By comparision, Zostavax is only 51 percent effective at preventing shingles, and 67 percent effective at preventing PHN according to the CDC. It is also only approved for people 60 years and older.

The only problem with Shingrix is that the manufacturer hasn't produced enough of the vaccine to meet the demand, said Erik Nelson, a pharmacist at Sixth Avenue Medical Pharmacy.

"From what I understand, the company had no idea it would be this successful," Nelson said. The last email he had gotten said there would be another shipment in late July, but he didn't have an exact schedule for shipments.

A statement on the CDC website said the company that manufactures the product, GlaxoSmithKline, has increased production to meet demand. But shortages are expected to continue through the rest of the year.

"Most people seem pretty eager to get it," Nelson said.

Shingles, which develops from the same virus as chicken pox, causes symptoms including painful rashes, blisters and nerve pain. So anyone who's had chicken pox is liable to get shingles, especially as the immune system weakens with age.

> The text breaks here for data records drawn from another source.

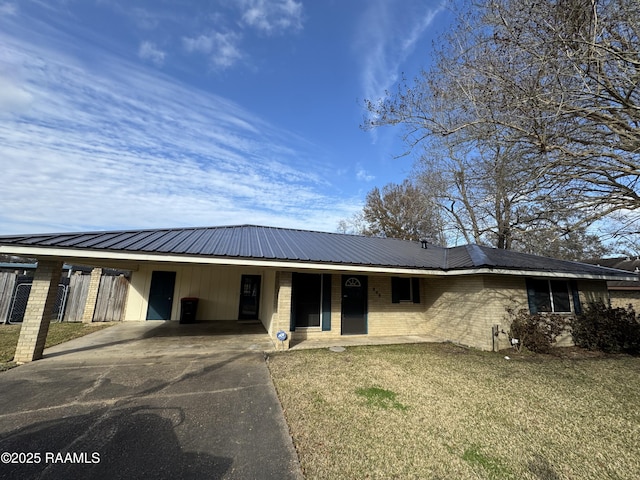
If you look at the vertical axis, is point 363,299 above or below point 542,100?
below

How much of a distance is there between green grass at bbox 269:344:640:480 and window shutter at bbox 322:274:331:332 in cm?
249

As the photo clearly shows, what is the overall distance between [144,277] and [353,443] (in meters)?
12.0

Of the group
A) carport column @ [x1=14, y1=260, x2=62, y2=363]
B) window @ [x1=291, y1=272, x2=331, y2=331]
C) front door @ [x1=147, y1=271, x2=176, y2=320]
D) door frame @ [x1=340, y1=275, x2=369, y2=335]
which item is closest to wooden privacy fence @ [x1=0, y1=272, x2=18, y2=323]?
front door @ [x1=147, y1=271, x2=176, y2=320]

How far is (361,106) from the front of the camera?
6.26 metres

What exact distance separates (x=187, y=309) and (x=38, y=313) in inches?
220

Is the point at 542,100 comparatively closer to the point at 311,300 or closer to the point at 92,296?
the point at 311,300

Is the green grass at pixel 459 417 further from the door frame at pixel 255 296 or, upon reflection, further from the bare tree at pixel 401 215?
the bare tree at pixel 401 215

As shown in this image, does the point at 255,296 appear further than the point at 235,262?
Yes

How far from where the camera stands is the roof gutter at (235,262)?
5.57 metres

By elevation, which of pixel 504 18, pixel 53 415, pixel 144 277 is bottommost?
pixel 53 415

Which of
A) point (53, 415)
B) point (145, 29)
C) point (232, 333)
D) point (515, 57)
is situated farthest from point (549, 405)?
point (145, 29)

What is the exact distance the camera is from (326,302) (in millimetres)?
9211

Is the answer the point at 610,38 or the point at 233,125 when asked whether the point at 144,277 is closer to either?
the point at 233,125

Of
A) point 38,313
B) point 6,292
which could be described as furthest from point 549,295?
point 6,292
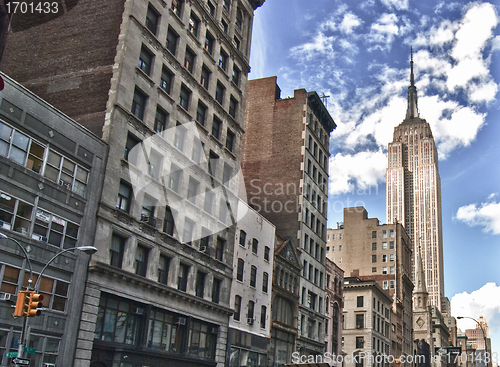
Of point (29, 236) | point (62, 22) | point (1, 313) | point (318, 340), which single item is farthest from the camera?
point (318, 340)

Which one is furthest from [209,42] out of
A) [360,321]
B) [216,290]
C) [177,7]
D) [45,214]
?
[360,321]

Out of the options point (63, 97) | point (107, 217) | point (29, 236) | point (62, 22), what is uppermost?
point (62, 22)

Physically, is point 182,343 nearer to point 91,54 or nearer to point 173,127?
point 173,127

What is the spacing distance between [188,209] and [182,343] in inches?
359

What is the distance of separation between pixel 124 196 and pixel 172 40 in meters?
13.2

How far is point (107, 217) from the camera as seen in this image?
3212cm

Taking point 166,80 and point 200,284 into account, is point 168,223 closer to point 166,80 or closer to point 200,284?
point 200,284

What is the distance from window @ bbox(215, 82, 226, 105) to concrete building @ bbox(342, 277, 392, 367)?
49.4 m

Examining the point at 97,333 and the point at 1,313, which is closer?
the point at 1,313

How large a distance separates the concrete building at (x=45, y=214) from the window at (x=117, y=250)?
84.4 inches

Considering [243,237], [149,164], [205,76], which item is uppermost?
[205,76]

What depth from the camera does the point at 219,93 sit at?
47281 mm

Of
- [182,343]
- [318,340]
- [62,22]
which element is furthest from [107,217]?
[318,340]

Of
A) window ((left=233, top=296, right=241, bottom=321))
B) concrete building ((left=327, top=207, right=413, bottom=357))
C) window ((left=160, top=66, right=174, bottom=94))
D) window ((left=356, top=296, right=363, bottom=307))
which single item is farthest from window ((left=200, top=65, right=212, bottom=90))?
concrete building ((left=327, top=207, right=413, bottom=357))
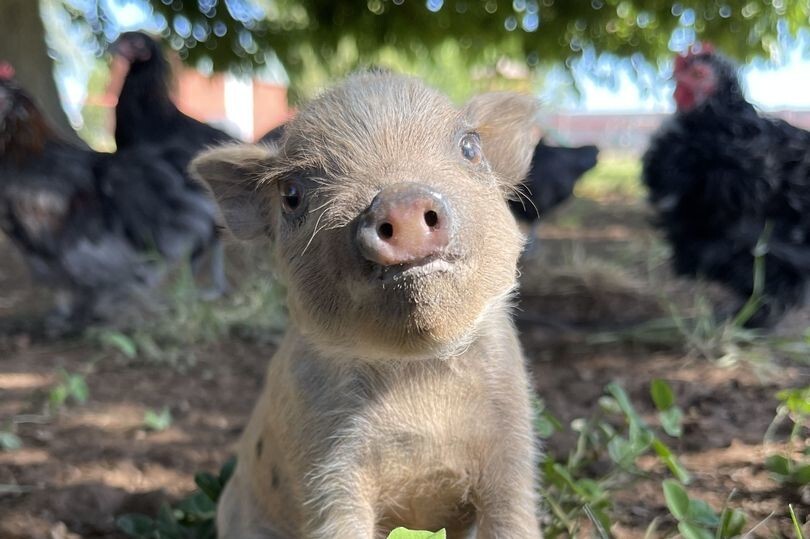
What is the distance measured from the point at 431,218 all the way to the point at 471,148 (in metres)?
0.47

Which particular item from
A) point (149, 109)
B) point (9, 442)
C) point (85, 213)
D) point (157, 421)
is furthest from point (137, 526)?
point (149, 109)

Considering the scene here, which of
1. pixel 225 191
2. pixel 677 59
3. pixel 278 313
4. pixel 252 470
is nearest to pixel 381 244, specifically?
pixel 225 191

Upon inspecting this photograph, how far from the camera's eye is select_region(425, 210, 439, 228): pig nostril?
1167 mm

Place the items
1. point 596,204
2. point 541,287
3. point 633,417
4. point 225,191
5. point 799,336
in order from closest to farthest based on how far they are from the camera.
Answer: point 225,191 < point 633,417 < point 799,336 < point 541,287 < point 596,204

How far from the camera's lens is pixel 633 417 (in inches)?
90.4

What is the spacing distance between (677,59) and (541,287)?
184 centimetres

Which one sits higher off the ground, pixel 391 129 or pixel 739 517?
pixel 391 129

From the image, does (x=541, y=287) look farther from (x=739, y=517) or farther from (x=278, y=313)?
(x=739, y=517)

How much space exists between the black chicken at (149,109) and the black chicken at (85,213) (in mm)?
552

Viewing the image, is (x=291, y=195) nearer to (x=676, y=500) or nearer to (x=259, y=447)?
(x=259, y=447)

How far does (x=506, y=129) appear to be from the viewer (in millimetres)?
1823

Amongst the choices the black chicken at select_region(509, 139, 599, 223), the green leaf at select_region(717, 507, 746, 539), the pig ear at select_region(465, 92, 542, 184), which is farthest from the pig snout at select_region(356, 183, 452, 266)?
the black chicken at select_region(509, 139, 599, 223)

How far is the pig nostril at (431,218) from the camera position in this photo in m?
1.17

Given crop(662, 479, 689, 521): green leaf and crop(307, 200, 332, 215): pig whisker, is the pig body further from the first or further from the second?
crop(662, 479, 689, 521): green leaf
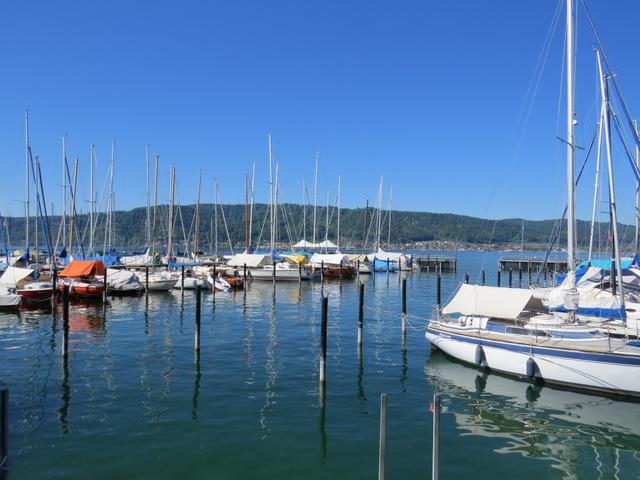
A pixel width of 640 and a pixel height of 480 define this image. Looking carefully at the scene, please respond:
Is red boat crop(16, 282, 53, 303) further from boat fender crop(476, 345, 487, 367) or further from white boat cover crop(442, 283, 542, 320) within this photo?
boat fender crop(476, 345, 487, 367)

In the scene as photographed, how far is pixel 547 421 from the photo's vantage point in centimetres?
1714

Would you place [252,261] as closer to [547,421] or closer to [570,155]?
[570,155]

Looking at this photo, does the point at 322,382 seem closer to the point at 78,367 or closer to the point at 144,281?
the point at 78,367

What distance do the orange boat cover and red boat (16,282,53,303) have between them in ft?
12.6

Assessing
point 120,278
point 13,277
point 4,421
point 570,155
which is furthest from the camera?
point 120,278

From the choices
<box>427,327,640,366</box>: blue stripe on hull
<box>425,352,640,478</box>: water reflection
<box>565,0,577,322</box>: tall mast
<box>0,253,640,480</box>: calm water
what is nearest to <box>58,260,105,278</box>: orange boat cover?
<box>0,253,640,480</box>: calm water

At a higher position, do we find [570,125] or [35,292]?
[570,125]

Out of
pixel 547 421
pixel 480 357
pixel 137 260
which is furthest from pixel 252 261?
→ pixel 547 421

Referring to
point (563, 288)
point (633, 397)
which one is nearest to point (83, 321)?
point (563, 288)

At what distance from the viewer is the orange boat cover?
4594 cm

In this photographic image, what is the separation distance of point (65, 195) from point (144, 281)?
20.3m

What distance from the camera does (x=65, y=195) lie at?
211 ft

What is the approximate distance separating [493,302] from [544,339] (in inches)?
158

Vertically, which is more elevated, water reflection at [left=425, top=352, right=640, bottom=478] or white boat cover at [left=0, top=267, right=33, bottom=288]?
white boat cover at [left=0, top=267, right=33, bottom=288]
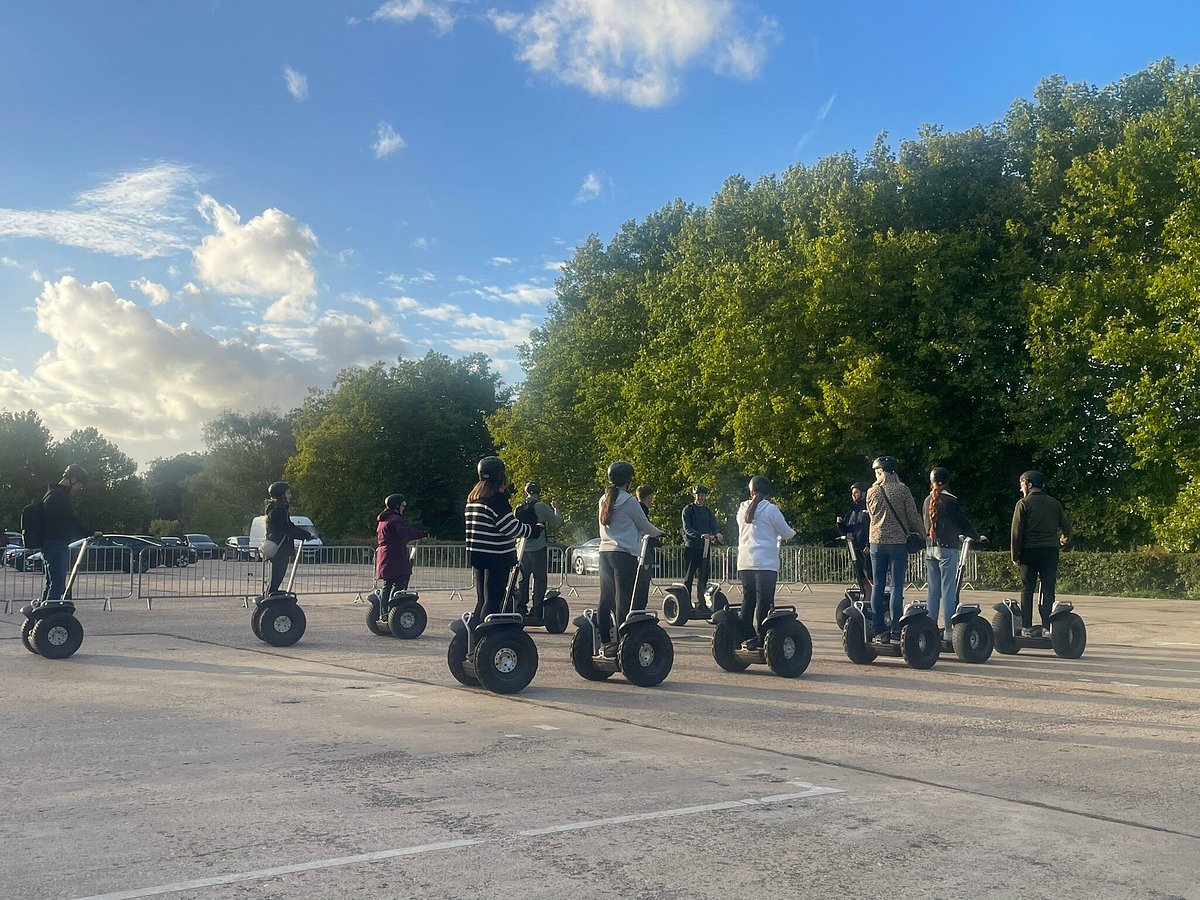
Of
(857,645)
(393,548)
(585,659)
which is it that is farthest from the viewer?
(393,548)

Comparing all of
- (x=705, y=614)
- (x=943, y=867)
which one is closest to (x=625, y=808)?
(x=943, y=867)

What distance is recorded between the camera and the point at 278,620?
13.4m

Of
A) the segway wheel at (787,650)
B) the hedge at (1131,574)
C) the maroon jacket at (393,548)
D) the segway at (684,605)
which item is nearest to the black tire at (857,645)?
the segway wheel at (787,650)

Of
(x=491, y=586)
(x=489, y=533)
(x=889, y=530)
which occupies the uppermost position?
(x=889, y=530)

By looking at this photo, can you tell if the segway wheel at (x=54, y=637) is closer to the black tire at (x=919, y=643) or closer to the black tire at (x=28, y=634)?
the black tire at (x=28, y=634)

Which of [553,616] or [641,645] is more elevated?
[641,645]

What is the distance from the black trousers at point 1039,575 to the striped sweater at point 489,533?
6.67 m

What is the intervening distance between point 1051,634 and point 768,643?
4065 millimetres

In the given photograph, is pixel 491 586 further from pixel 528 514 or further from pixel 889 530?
pixel 528 514

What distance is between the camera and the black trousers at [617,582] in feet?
32.6

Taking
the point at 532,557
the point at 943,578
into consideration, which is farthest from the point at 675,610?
the point at 943,578

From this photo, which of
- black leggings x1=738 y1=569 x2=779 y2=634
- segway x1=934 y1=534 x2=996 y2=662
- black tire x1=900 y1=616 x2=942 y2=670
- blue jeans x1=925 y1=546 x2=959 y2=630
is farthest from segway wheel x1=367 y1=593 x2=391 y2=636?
segway x1=934 y1=534 x2=996 y2=662

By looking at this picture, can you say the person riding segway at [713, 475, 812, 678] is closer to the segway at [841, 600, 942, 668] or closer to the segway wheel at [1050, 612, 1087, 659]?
the segway at [841, 600, 942, 668]

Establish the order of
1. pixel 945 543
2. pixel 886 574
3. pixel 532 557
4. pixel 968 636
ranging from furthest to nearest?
pixel 532 557 < pixel 945 543 < pixel 968 636 < pixel 886 574
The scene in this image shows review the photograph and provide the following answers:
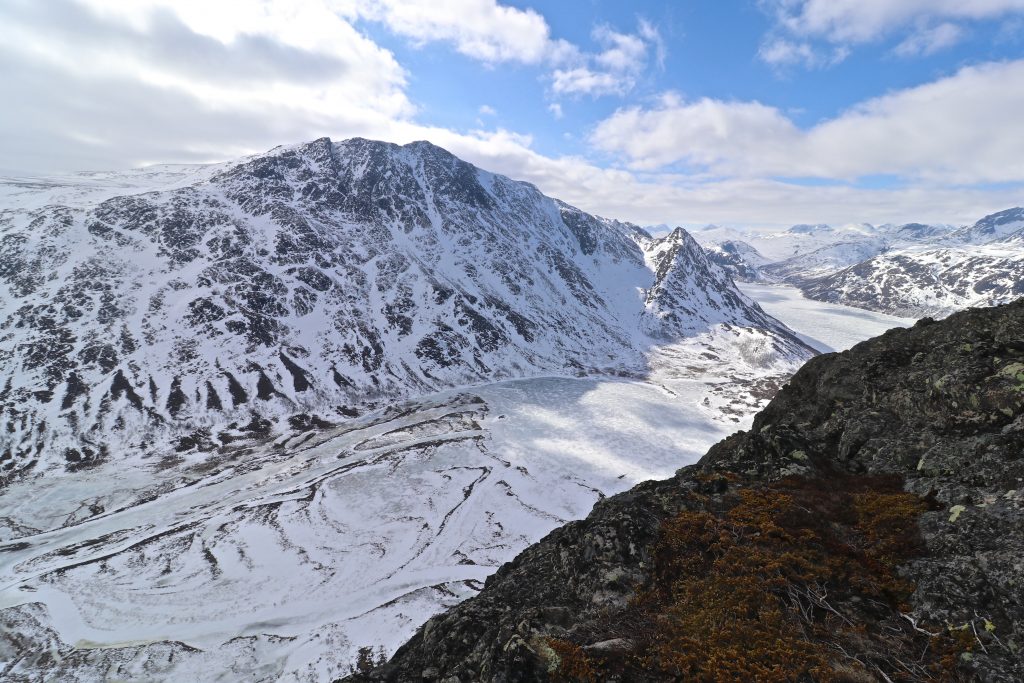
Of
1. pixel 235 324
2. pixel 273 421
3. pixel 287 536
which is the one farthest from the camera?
pixel 235 324

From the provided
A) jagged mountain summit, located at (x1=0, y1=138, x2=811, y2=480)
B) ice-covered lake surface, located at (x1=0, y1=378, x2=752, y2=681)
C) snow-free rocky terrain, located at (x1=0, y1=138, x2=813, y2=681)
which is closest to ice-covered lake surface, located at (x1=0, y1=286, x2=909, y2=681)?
ice-covered lake surface, located at (x1=0, y1=378, x2=752, y2=681)

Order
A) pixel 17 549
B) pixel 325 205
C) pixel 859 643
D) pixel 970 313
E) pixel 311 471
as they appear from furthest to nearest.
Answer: pixel 325 205 < pixel 311 471 < pixel 17 549 < pixel 970 313 < pixel 859 643

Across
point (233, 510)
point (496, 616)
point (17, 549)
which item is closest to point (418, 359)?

"We just got a shipment in a week and a half ago, and they were already spoken for as soon as they got in," Nelson said. "We've got people on a waiting list."

Thomas Becker, a Spokane area pharmacy technician, said he's seeing the same problem.

"We are dispensing it as fast as it comes in," he said. "I get a box of it in and it's already spoken for."

Multiple pharmacists and pharmacy technicians who spoke with The Spokesman-Review confirmed they were also having trouble meeting demand, but asked not to be named because of company media policies.

The shipments, which several pharmacists said came in boxes of around 10 doses, seem to be arriving at random intervals whenever the manufacturer can manage to send more out.

"I'm just getting random shipments," said one technician. "I have a list of about 15 or so people waiting."

Several pharmacists said they also had customers on a wait list that varied from 10 to 15 patients. Others said the vaccination were given on a first-come, first-serve basis.

So far, Becker said, he hasn't seen anyone have to wait longer than the recommended time frame between the first injection and the second. The CDC says patients should get a second dose within two to six months of the first.